SUPPLIED RECORDS:
-=-=-=-=-
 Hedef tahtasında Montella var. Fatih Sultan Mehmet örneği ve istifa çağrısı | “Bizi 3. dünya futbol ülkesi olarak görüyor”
-=-=-=-=-
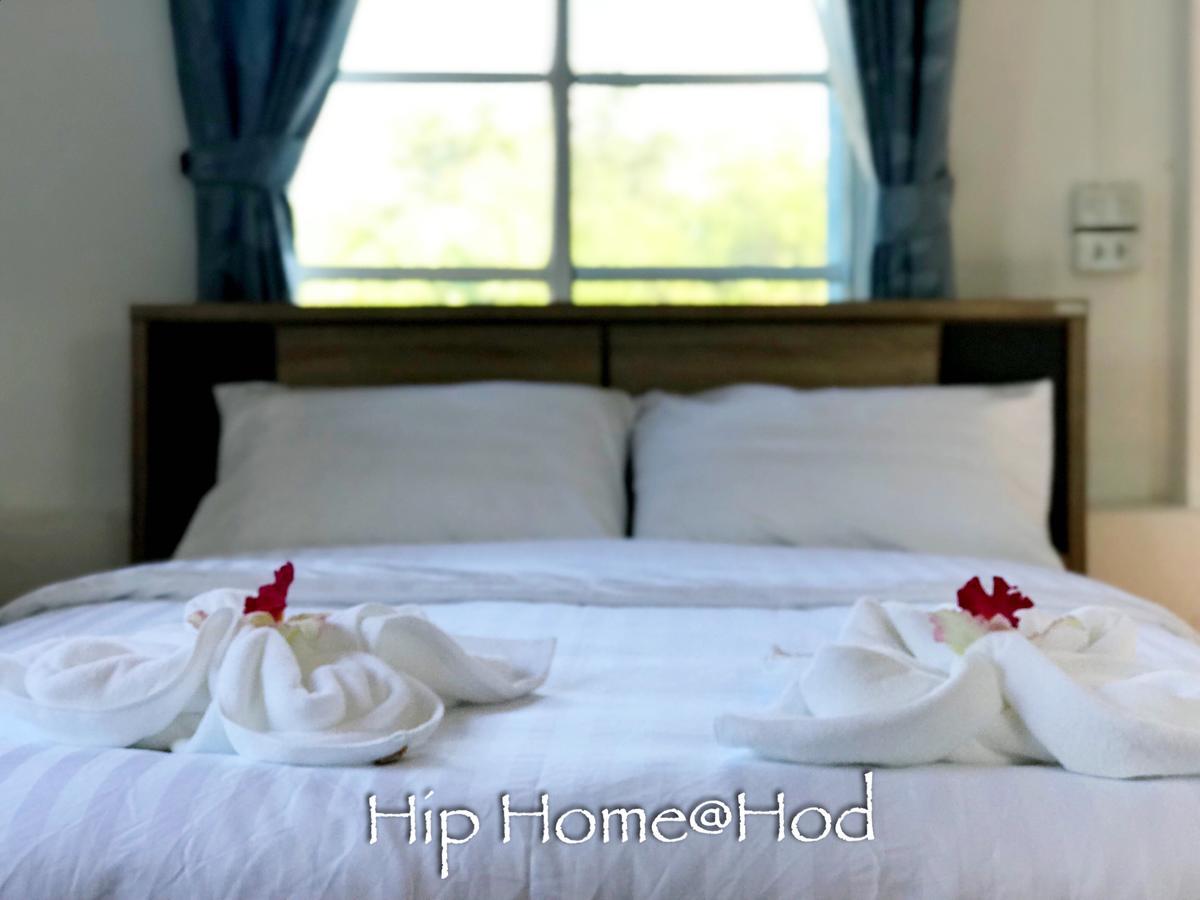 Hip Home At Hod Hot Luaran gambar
-=-=-=-=-
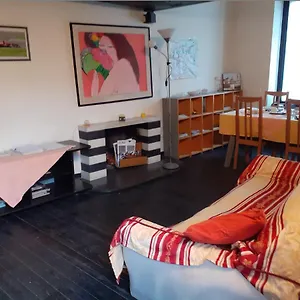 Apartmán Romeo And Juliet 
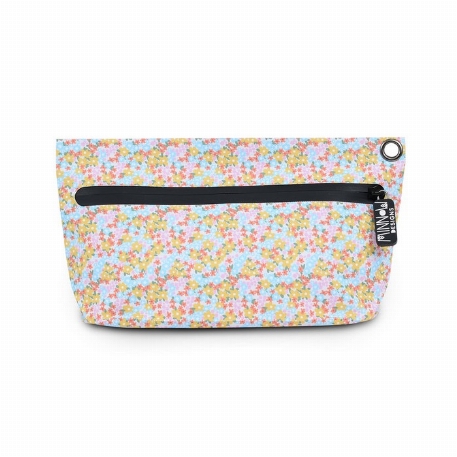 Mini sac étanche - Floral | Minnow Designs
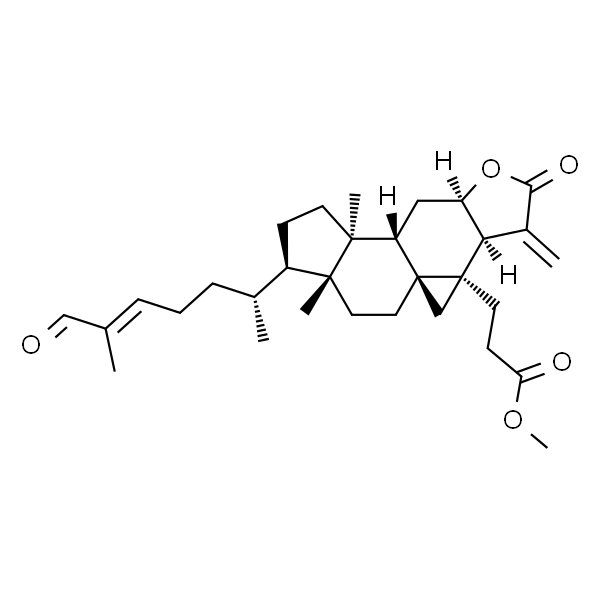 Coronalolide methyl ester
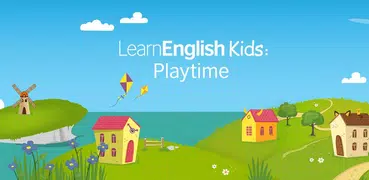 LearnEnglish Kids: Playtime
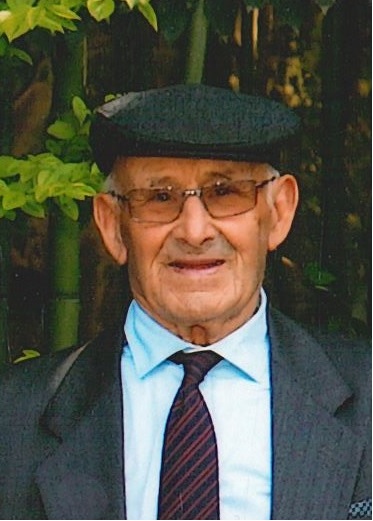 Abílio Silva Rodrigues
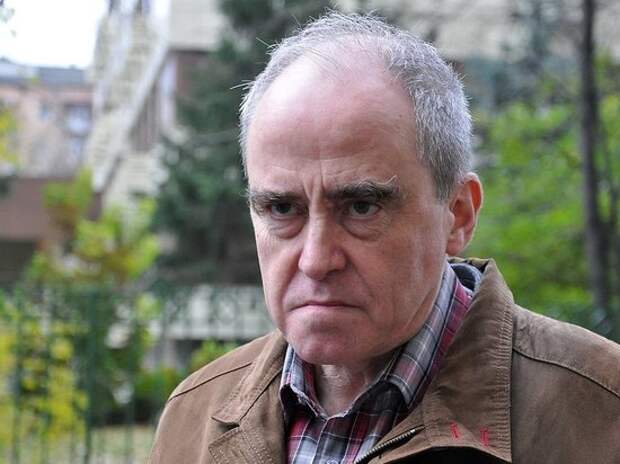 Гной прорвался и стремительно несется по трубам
-=-=-=-=-
PROBLEM DESCRIPTION: Recast the listing lines above as a JSON list of strings, one string per line, leaving out blank lines. Begin at the line that contains "Apartmán Romeo And Juliet" and stop after the line that contains "Гной прорвался и", and please leave the pictures out of the answer.

THE COMPLETED TASK:
[
  " Apartmán Romeo And Juliet ",
  " Mini sac étanche - Floral | Minnow Designs",
  " Coronalolide methyl ester",
  " LearnEnglish Kids: Playtime",
  " Abílio Silva Rodrigues",
  " Гной прорвался и стремительно несется по трубам"
]